# Extracted records:
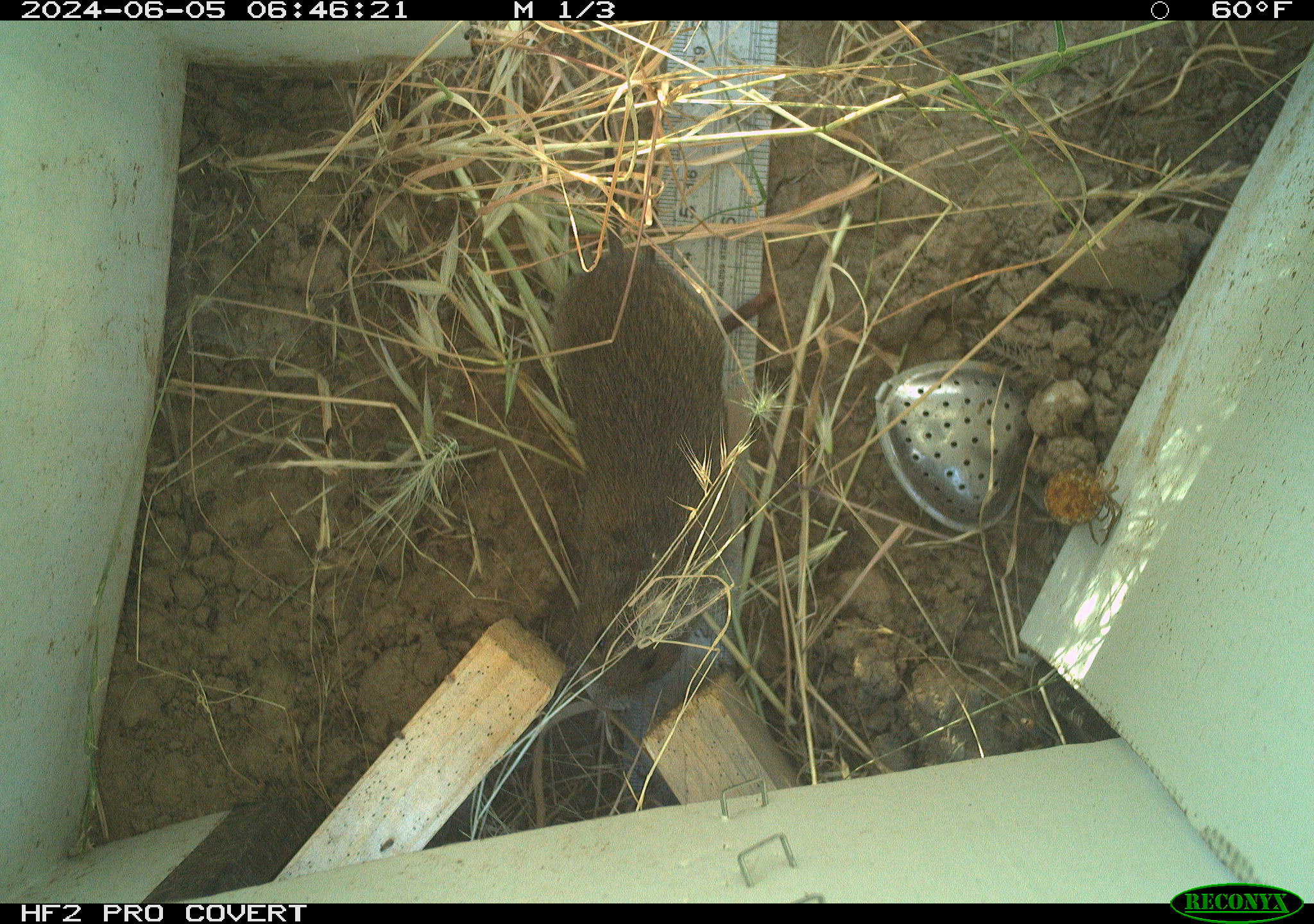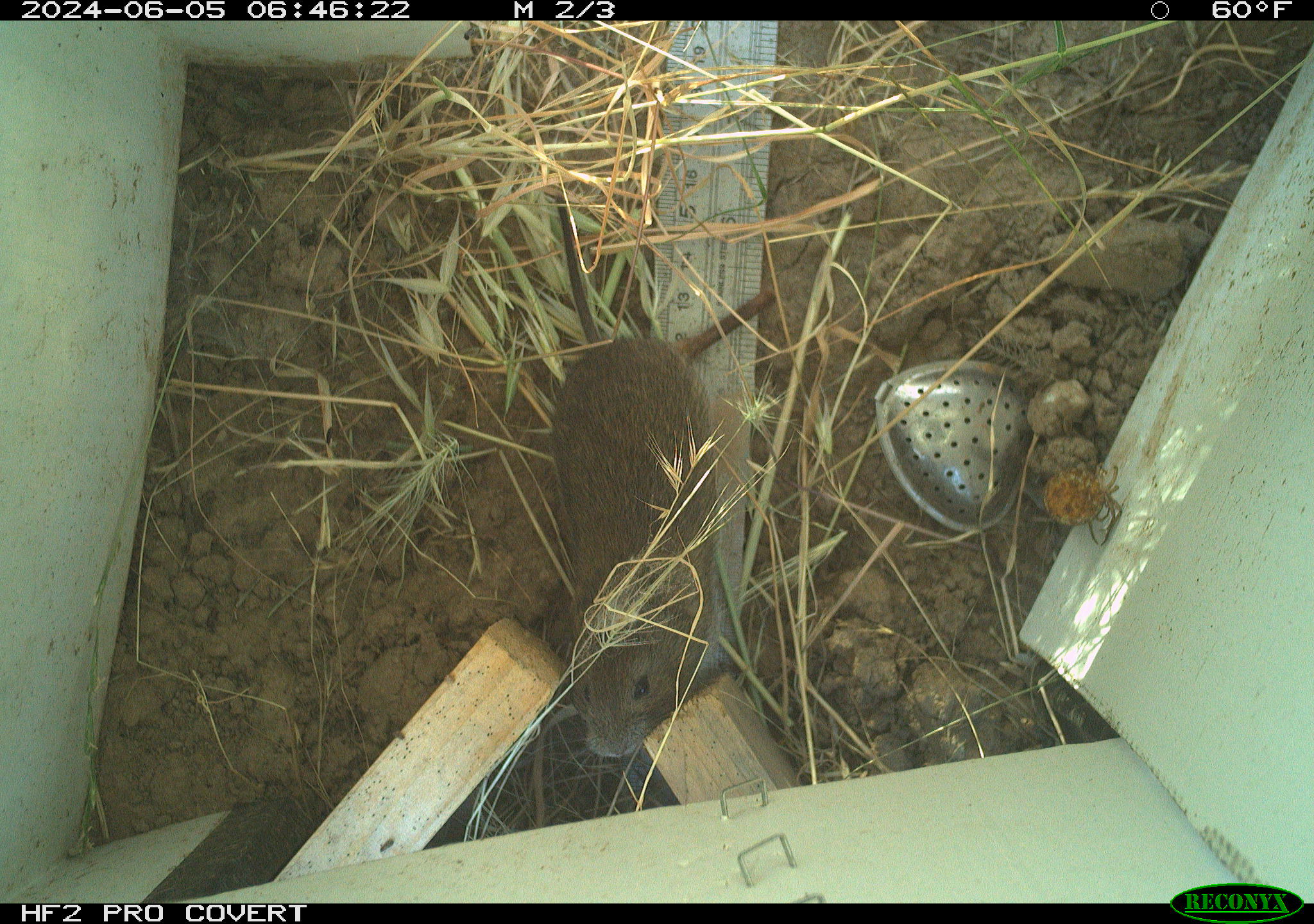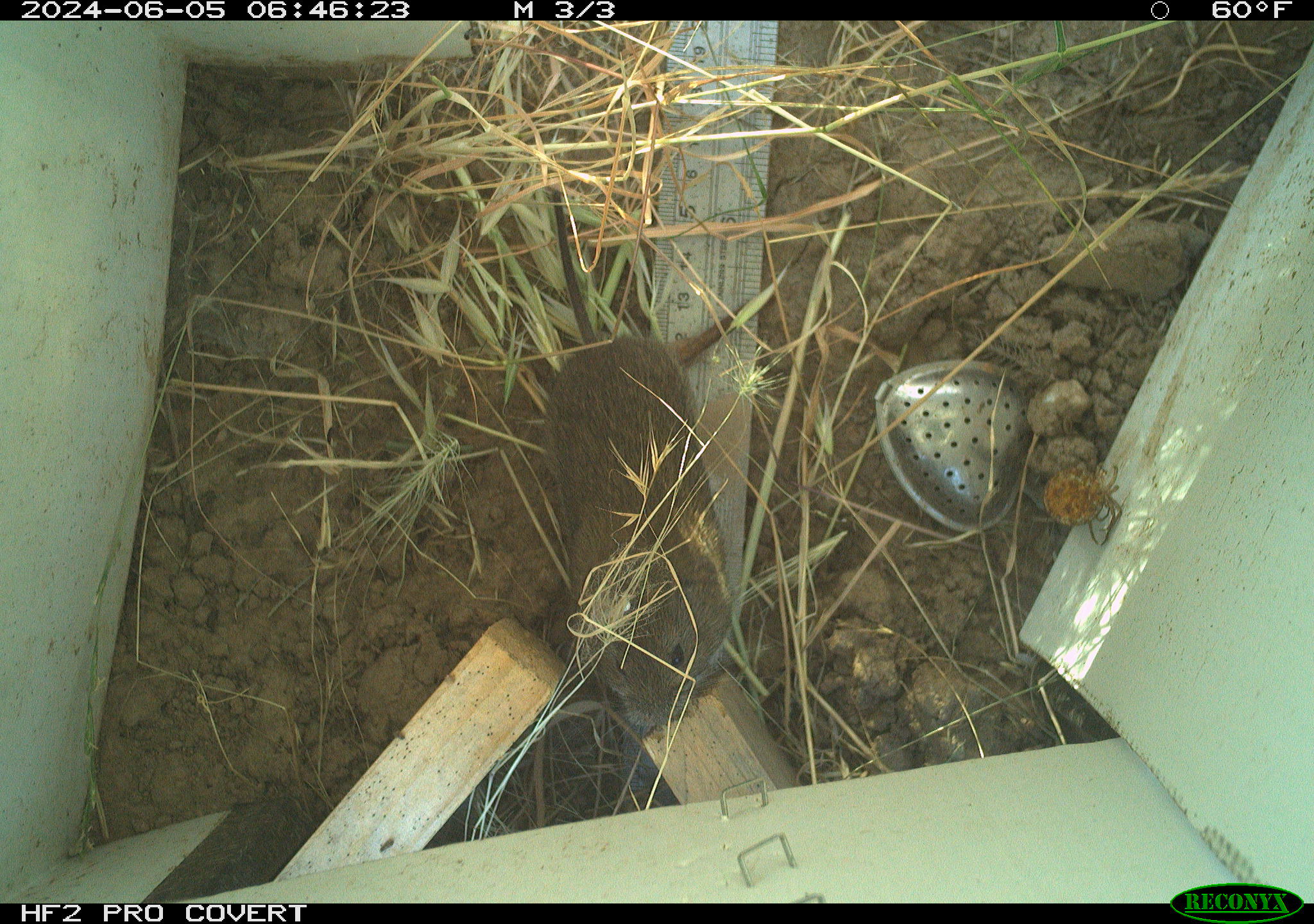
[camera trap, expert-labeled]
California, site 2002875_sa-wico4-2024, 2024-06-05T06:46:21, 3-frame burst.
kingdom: Animalia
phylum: Chordata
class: Mammalia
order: Rodentia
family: Cricetidae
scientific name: Arvicolinae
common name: voles, lemmings, and muskrats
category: arvicolinae subfamily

# Task brief:
Word for word, return the material above; the pictures stay out.

# Your solution:
[camera trap, expert-labeled]
California, site 2002875_sa-wico4-2024, 2024-06-05T06:46:21, 3-frame burst.
kingdom: Animalia
phylum: Chordata
class: Mammalia
order: Rodentia
family: Cricetidae
scientific name: Arvicolinae
common name: voles, lemmings, and muskrats
category: arvicolinae subfamily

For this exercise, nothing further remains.